Disappointing new economic data from the US has raised further fears over its ability to recover from recession.
Manufacturing output in the central Atlantic region of the US fell again in August as orders and shipment growth slowed, figures from the regional Federal Reserve Bank of Richmond showed.
The Richmond Fed's composite index of factory activity in its district slumped to -10 in August from -1 in July, below many economists’ expectations, adding to fears that growth at US factories could be stalling.
Analysts had expected a fall to about -5.
That view was compounded by house sales data that showed new home sales in the US fell for the third month a row in July.
Sales fell 0.7 per cent in July to a seasonally adjusted annual rate of 298,000, the Commerce Department said, against expectations for a gain of one per cent.
According to the National Association of Home Builders each new-build creates an average of three jobs and $90,000 in taxes.
The Richmond Fed is the third regional bank to issue manufacturing figures. The Philadelphia Fed last week published disastrous figures showing manufacturing plunged to -30.7 from July’s 3.2 to its lowest level since March 2009, causing markets to slump further.
“This is the third regional Fed survey showing deteriorating conditions in August.

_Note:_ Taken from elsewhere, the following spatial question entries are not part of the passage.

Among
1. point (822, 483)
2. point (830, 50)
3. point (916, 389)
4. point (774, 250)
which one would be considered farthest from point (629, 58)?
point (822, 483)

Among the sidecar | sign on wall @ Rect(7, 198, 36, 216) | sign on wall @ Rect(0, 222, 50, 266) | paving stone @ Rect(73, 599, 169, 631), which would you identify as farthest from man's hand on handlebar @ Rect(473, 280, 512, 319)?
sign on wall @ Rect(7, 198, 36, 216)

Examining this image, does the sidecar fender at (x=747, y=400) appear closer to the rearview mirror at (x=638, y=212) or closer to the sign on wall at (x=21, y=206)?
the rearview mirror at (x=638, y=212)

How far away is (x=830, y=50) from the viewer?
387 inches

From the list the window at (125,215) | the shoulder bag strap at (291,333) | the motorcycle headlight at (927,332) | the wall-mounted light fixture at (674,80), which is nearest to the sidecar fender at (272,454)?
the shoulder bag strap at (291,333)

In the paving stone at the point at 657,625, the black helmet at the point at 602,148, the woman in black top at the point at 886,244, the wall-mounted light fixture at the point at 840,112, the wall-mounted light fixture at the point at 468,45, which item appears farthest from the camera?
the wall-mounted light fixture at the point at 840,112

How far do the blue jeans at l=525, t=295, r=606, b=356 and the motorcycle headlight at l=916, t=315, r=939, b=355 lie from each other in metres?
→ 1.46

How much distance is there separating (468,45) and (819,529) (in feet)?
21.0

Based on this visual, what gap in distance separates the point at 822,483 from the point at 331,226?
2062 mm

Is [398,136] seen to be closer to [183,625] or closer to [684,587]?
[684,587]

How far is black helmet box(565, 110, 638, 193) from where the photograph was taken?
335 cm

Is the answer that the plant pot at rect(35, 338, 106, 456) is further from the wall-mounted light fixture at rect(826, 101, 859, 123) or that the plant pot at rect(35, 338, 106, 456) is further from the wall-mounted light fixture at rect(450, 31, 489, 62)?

If the August national ISM index were to follow the regional Fed surveys, it would end up in the low 40s, dangerously close to recessionary levels,” said ING economist Teunis Brosens.
Brosens added that new home sales had been “basically flat” since last May, when a tax credit to improve homebuying was cut.
“The climate for homebuilders remains ice-cold. They are battling against foreclosures and short sales that change owners at discounted prices,” he said.
“Any pickup in demand will first have to show up in existing home sales and eat into excess supply, before new homes become an attractive alternative. For now, lifeless new home sales remain the showcase of the bad state of the US housing market.”